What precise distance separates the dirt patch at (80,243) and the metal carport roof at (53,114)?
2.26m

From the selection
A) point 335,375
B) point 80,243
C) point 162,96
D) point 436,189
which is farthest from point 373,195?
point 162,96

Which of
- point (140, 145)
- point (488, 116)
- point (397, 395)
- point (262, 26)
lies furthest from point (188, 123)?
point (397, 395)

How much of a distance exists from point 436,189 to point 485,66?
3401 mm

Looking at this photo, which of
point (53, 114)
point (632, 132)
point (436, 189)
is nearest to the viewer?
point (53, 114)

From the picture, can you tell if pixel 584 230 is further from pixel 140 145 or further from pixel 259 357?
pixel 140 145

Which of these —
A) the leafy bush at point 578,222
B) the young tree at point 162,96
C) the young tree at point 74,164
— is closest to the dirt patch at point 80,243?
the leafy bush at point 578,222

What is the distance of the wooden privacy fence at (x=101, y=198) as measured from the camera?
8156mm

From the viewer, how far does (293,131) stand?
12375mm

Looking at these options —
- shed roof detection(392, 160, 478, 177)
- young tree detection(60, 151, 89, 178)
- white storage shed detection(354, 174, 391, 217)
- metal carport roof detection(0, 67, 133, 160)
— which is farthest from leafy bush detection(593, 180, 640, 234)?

* [Uit te voeren]: Neem alle bovenstaande records woordelijk over.

* [Uitwerking]:
What precise distance separates the dirt patch at (80,243) and the metal carport roof at (53,114)?
2.26m

From the selection
A) point 335,375
B) point 80,243
C) point 162,96
D) point 436,189
which is farthest from point 373,195?
point 162,96

Which of
- point (140, 145)
- point (488, 116)
- point (397, 395)
- point (262, 26)
lies furthest from point (188, 123)?
point (397, 395)

How much of a distance exists from point 436,189 to point 485,66?
3401 mm

Looking at this photo, which of
point (53, 114)
point (632, 132)
point (436, 189)
is nearest to the viewer?
point (53, 114)

From the picture, can you tell if pixel 584 230 is further from pixel 140 145 or further from pixel 259 357?
pixel 140 145

Which of these —
A) the leafy bush at point 578,222
B) the young tree at point 162,96
C) the young tree at point 74,164
— is closest to the dirt patch at point 80,243?
the leafy bush at point 578,222

What is the distance of the wooden privacy fence at (x=101, y=198) as measured from the camera?
8156mm

From the viewer, how far does (293,131) stand?
12375mm

Looking at these options —
- shed roof detection(392, 160, 478, 177)
- young tree detection(60, 151, 89, 178)
- white storage shed detection(354, 174, 391, 217)
- metal carport roof detection(0, 67, 133, 160)
— which is farthest from leafy bush detection(593, 180, 640, 234)?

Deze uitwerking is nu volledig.